-- Estratto del documento --
Quando infatti passano il transgenico o il marsupiale la folla accampata ai
bordi della strada li riconosce subito e li acclama calorosamente, riservando
una fragorosa ovazione al caracollante presidente molto amato anche in Francia.
Caparrini
taglia soddisfatto quel traguardo che in venti anni e quattro Alpi d’Huez i
gendarmi gli avevano sempre impedito di tagliare. Il cronometro sancisce un
miglioramento di un minuto all’anno mentre per suo sommo agio anche i gradi
del termometro hanno subito il medesimo annuo decremento. Dall’auspicabile
arsura degli anni novanta emerge un’Alpe nuvolosa e infreddolita. Senza
sudore, senza sete e senza tappa televisiva gli Empolitour riescono ugualmente
ad onorare lo sponsor inconsapevole Orangina ma si ha la sensazione che il primo
dovere capitale quest’anno rimarrà inadempiuto.

-- Dettagli esercizio --
Traduci in inglese la frase del testo sull'Alpe d'Huez «Dall’auspicabile arsura degli anni novanta emerge un’Alpe nuvolosa e infreddolita».

-- Informazioni mostrate --
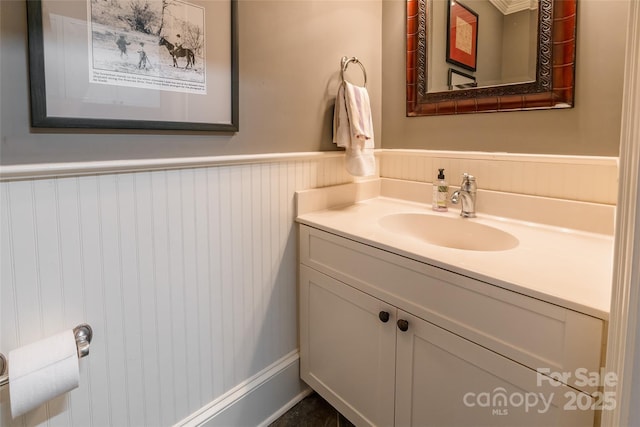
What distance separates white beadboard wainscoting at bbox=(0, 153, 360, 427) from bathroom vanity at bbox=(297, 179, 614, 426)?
166 millimetres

-- Esercizio svolto --
From the hoped-for parching heat of the nineties, a cloudy and chilly Alpe emerges.